• _WHAT YOU ARE ASKED TO DO_: Render the entries below as a JSON list of strings, one string per line, with blank lines skipped and the pictures left out.

=== DATA ROWS ===

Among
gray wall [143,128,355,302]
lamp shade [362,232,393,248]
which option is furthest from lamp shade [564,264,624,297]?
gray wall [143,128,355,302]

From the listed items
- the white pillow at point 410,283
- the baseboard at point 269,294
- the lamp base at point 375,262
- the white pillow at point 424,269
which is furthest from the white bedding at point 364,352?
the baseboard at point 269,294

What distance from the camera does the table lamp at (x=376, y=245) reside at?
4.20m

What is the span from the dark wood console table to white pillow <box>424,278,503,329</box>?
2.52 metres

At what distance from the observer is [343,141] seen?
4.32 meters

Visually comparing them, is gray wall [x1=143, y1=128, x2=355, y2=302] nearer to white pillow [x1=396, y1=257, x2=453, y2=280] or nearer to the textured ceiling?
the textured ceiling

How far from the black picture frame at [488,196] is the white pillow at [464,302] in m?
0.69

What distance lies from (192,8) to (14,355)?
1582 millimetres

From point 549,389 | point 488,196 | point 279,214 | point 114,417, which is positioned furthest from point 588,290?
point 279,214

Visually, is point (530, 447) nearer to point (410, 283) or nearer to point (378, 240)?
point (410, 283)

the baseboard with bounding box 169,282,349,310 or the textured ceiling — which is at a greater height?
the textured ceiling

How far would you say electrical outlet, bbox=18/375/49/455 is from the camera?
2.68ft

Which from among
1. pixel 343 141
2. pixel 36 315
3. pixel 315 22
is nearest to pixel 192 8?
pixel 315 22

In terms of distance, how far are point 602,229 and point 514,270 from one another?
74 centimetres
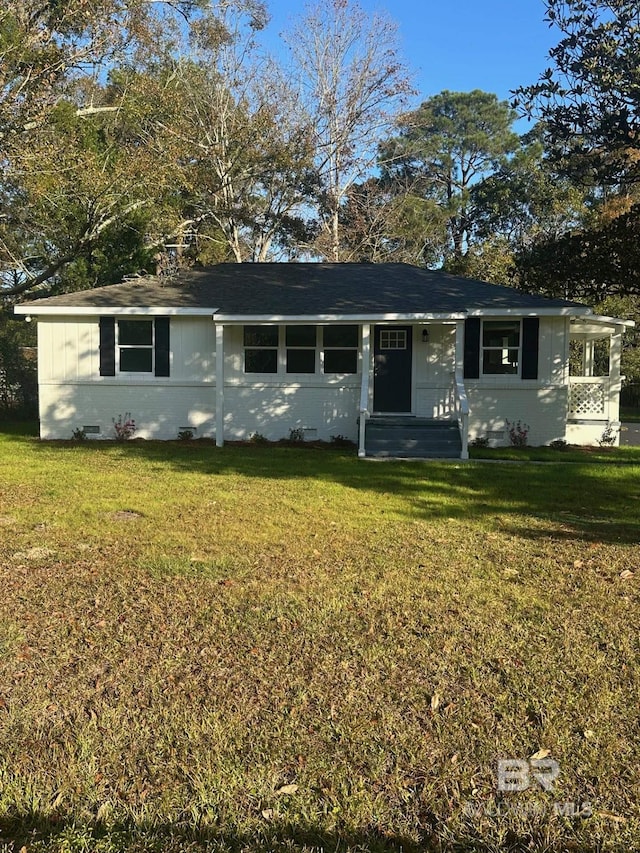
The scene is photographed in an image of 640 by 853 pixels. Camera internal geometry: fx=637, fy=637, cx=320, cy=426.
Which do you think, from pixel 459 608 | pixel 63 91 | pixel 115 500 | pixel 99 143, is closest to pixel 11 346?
pixel 99 143

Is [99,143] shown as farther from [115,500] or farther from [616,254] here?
[616,254]

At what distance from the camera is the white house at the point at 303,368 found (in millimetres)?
13727

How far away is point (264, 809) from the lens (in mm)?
2457

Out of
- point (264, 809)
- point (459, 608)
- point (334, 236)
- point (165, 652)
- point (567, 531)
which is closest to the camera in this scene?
point (264, 809)

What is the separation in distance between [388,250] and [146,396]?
1883cm

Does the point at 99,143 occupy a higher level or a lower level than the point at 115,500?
higher

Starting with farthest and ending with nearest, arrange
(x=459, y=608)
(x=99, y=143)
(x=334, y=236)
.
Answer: (x=334, y=236) < (x=99, y=143) < (x=459, y=608)

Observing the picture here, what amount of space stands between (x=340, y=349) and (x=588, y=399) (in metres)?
5.70

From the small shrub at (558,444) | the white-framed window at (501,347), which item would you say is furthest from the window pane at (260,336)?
Answer: the small shrub at (558,444)

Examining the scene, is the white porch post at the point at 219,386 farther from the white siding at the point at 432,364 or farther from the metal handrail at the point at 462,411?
the metal handrail at the point at 462,411

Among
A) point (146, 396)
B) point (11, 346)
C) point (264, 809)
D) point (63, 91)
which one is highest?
point (63, 91)

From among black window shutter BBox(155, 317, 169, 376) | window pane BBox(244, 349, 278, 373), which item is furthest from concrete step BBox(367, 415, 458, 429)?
black window shutter BBox(155, 317, 169, 376)

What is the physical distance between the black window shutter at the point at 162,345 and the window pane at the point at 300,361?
108 inches

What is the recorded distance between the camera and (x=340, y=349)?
14.3 metres
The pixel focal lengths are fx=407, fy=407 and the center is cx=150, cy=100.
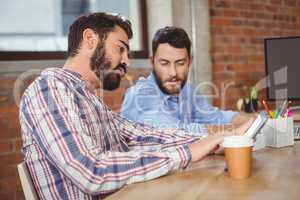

===

• _RESULT_:
[
  "Among",
  "gray wall [143,128,355,302]",
  "lamp shade [362,232,393,248]",
  "which option is furthest from lamp shade [564,264,624,297]?",
  "gray wall [143,128,355,302]",
  "From the listed items",
  "- the white pillow at point 410,283",
  "- the baseboard at point 269,294",
  "- the lamp base at point 375,262",
  "- the white pillow at point 424,269",
  "which is furthest from the white bedding at point 364,352?",
  "the baseboard at point 269,294",
  "What distance from the camera does the table lamp at (x=376, y=245) reside at?",
  "4.20m",
  "What is the span from the dark wood console table to white pillow <box>424,278,503,329</box>?",
  "2.52 metres",
  "At what distance from the observer is [343,141] seen?",
  "4.32 meters",
  "Visually comparing them, is gray wall [x1=143, y1=128, x2=355, y2=302] nearer to white pillow [x1=396, y1=257, x2=453, y2=280] or nearer to the textured ceiling?",
  "the textured ceiling",
  "How far from the black picture frame at [488,196] is the white pillow at [464,302] in m?",
  "0.69",
  "What distance lies from (192,8) to (14,355)?",
  "1582 millimetres",
  "From point 549,389 | point 488,196 | point 279,214 | point 114,417, which is positioned furthest from point 588,290?",
  "point 279,214",
  "Visually, is point (530, 447) nearer to point (410, 283) or nearer to point (378, 240)?",
  "point (410, 283)",
  "the baseboard with bounding box 169,282,349,310 or the textured ceiling — which is at a greater height?",
  "the textured ceiling",
  "How far would you say electrical outlet, bbox=18/375/49/455 is from the camera?",
  "2.68ft",
  "Which from among",
  "1. pixel 343 141",
  "2. pixel 36 315",
  "3. pixel 315 22",
  "is nearest to pixel 192 8?",
  "pixel 315 22",
  "In terms of distance, how far are point 602,229 and point 514,270 from one another?",
  "74 centimetres",
  "The scene is photographed in an image of 640 by 853 pixels. Camera internal geometry: fx=637, fy=637, cx=320, cy=426.",
  "Which do you think, from pixel 459 608 | pixel 63 91 | pixel 115 500 | pixel 99 143, is closest to pixel 11 346?",
  "pixel 99 143",
  "Is [99,143] shown as farther from [115,500] or farther from [616,254] here?",
  "[616,254]",
  "At what distance from the camera is the white house at the point at 303,368 found (in millimetres)?",
  "13727",
  "How far away is point (264, 809) from the lens (in mm)?",
  "2457",
  "Out of",
  "- point (264, 809)",
  "- point (459, 608)",
  "- point (334, 236)",
  "- point (165, 652)",
  "- point (567, 531)",
  "which is closest to the camera in this scene?",
  "point (264, 809)",
  "What is the separation in distance between [388,250] and [146,396]?",
  "1883cm",
  "Does the point at 99,143 occupy a higher level or a lower level than the point at 115,500?",
  "higher",
  "Starting with farthest and ending with nearest, arrange",
  "(x=459, y=608)",
  "(x=99, y=143)",
  "(x=334, y=236)",
  ".",
  "Answer: (x=334, y=236) < (x=99, y=143) < (x=459, y=608)",
  "Observing the picture here, what amount of space stands between (x=340, y=349) and (x=588, y=399) (in metres)?",
  "5.70",
  "From the small shrub at (558,444) | the white-framed window at (501,347), which item would you say is furthest from the window pane at (260,336)?",
  "Answer: the small shrub at (558,444)",
  "Examining the scene, is the white porch post at the point at 219,386 farther from the white siding at the point at 432,364 or farther from the metal handrail at the point at 462,411?",
  "the metal handrail at the point at 462,411",
  "Among",
  "A) point (146, 396)",
  "B) point (11, 346)",
  "C) point (264, 809)",
  "D) point (63, 91)",
  "which one is highest?",
  "point (63, 91)",
  "From among black window shutter BBox(155, 317, 169, 376) | window pane BBox(244, 349, 278, 373), which item is furthest from concrete step BBox(367, 415, 458, 429)?",
  "black window shutter BBox(155, 317, 169, 376)",
  "What is the physical distance between the black window shutter at the point at 162,345 and the window pane at the point at 300,361?",
  "108 inches",
  "What is the recorded distance between the camera and (x=340, y=349)?",
  "14.3 metres",
  "The pixel focal lengths are fx=407, fy=407 and the center is cx=150, cy=100."
]